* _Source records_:
****

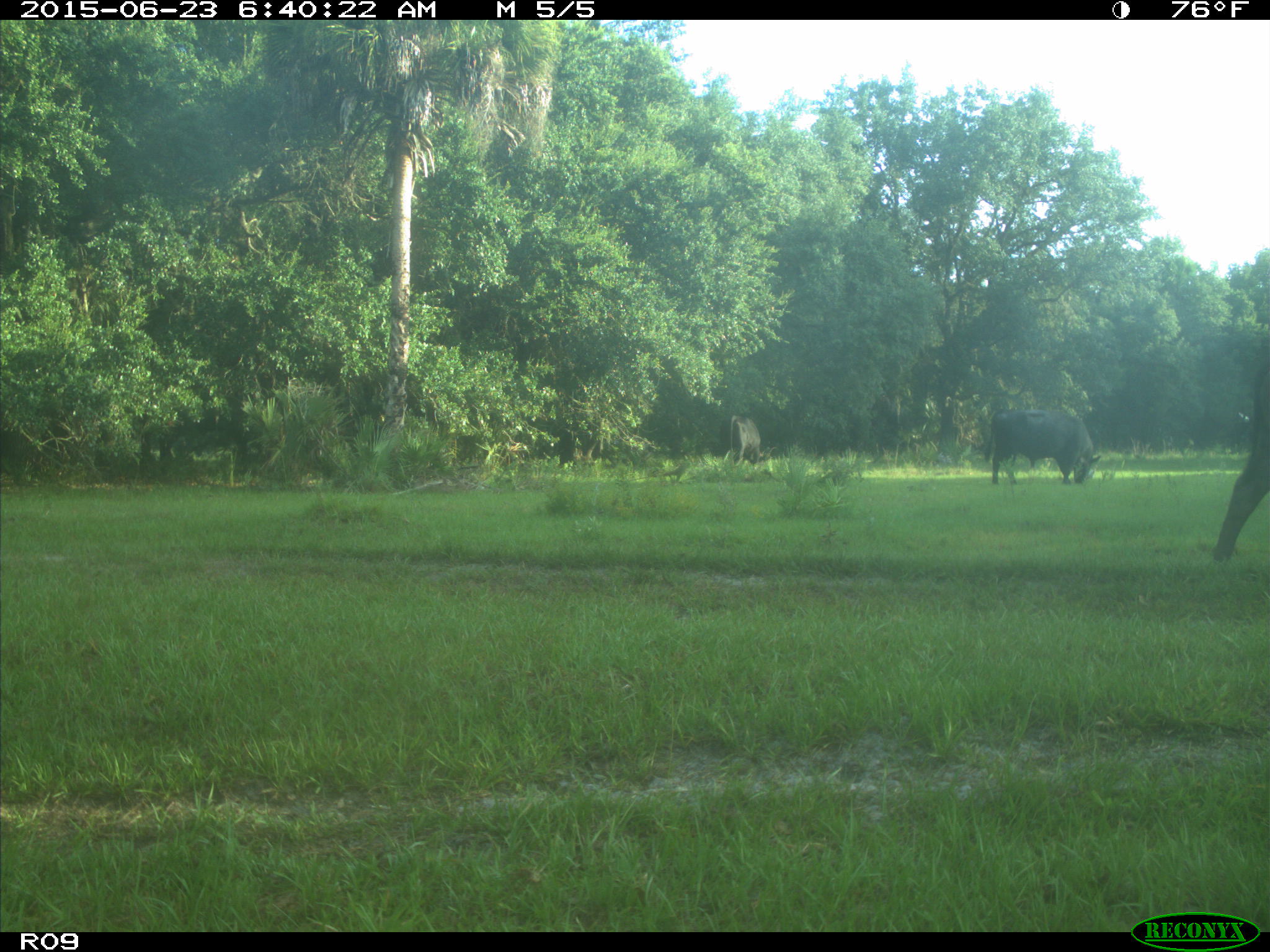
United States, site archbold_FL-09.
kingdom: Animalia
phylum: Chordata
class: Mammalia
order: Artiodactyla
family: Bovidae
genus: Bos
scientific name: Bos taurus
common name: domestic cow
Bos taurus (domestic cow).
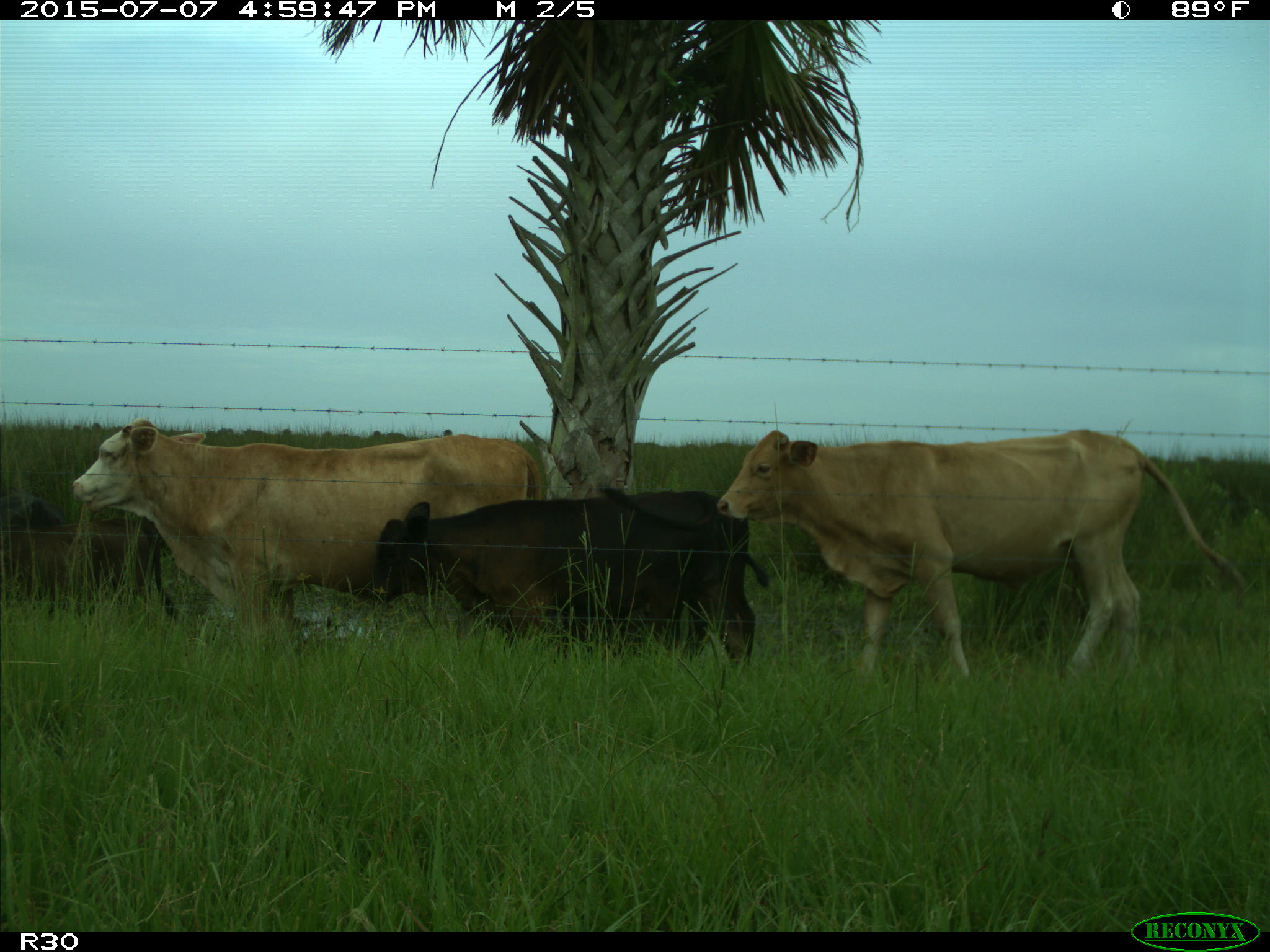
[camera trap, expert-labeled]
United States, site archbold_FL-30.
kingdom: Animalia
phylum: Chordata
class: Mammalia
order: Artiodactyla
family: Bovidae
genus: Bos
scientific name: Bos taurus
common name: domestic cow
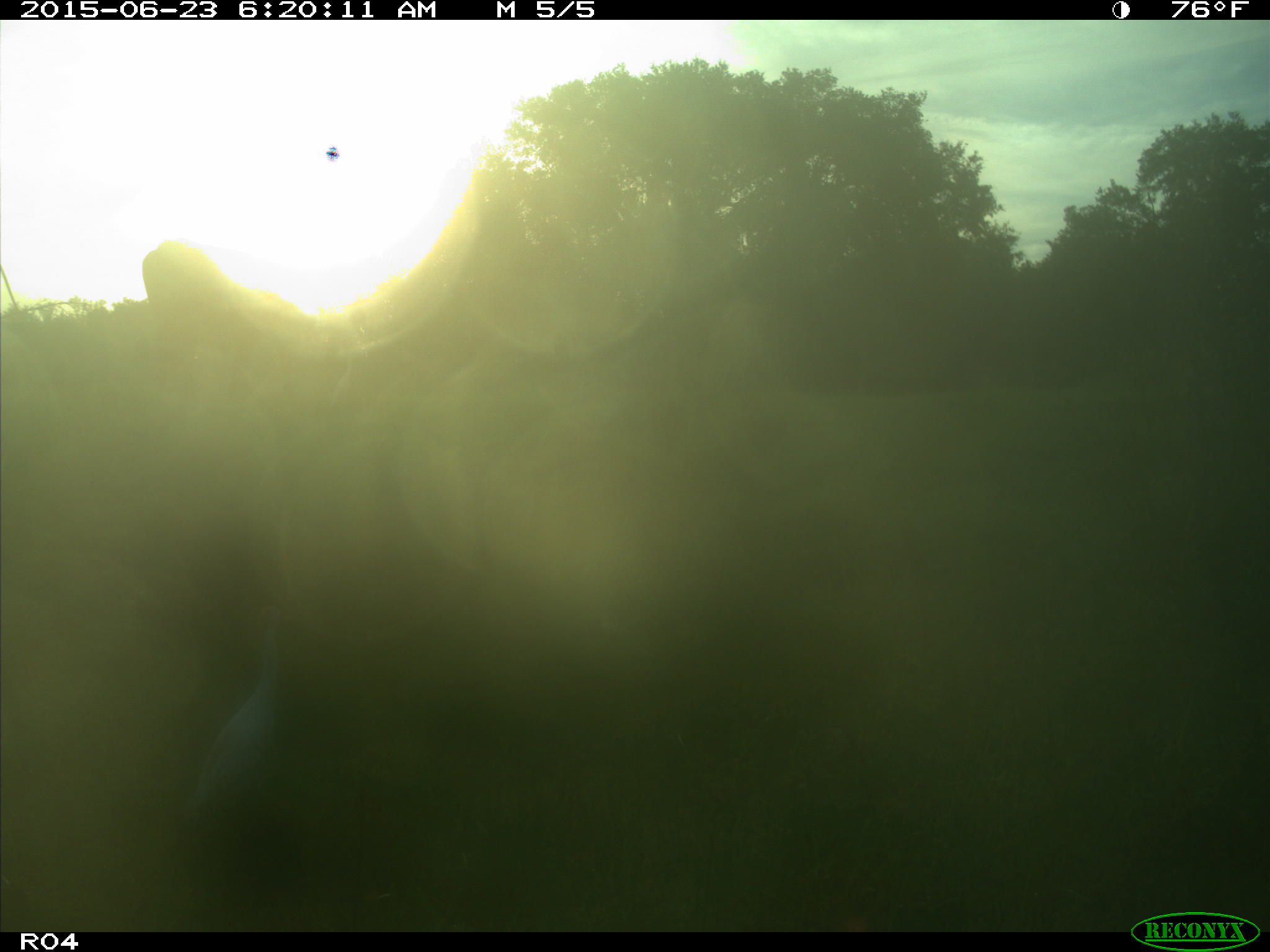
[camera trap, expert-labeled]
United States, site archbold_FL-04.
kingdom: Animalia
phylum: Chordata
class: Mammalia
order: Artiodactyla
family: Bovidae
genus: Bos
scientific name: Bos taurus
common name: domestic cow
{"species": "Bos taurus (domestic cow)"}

****

* _Exercise_: Your reply must contain each entry exactly as written and no pictures.

* _Task solution_:
United States, site archbold_FL-09.
kingdom: Animalia
phylum: Chordata
class: Mammalia
order: Artiodactyla
family: Bovidae
genus: Bos
scientific name: Bos taurus
common name: domestic cow
Bos taurus (domestic cow).
[camera trap, expert-labeled]
United States, site archbold_FL-30.
kingdom: Animalia
phylum: Chordata
class: Mammalia
order: Artiodactyla
family: Bovidae
genus: Bos
scientific name: Bos taurus
common name: domestic cow
[camera trap, expert-labeled]
United States, site archbold_FL-04.
kingdom: Animalia
phylum: Chordata
class: Mammalia
order: Artiodactyla
family: Bovidae
genus: Bos
scientific name: Bos taurus
common name: domestic cow
{"species": "Bos taurus (domestic cow)"}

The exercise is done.